# WORK INSTRUCTIONS
Find the string "Zealand" in the records and copy each line where it occurs.

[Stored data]
↓↓↓

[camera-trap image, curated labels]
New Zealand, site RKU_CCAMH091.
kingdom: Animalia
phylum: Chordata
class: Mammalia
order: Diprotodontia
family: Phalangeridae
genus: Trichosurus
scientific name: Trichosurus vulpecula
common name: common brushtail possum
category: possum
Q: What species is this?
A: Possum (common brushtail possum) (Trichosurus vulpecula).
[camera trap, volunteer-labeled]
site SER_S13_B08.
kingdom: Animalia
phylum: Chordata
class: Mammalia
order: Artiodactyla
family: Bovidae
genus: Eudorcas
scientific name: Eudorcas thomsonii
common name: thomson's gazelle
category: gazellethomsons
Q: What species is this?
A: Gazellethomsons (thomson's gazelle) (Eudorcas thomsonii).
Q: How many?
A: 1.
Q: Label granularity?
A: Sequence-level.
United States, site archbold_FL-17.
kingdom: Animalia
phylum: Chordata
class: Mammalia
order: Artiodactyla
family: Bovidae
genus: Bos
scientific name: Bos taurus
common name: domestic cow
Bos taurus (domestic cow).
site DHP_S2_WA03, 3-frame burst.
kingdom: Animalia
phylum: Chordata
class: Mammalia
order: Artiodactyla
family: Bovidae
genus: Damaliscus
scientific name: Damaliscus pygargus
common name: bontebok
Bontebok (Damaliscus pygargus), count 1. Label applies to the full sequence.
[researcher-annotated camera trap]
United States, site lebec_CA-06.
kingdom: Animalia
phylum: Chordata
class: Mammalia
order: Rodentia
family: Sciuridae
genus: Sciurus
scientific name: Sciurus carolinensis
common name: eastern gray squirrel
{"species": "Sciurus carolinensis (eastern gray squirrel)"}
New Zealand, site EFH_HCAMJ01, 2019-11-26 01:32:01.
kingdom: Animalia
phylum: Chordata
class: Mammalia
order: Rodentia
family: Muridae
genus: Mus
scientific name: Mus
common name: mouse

↑↑↑

# TASK SOLUTION
New Zealand, site RKU_CCAMH091.
New Zealand, site EFH_HCAMJ01, 2019-11-26 01:32:01.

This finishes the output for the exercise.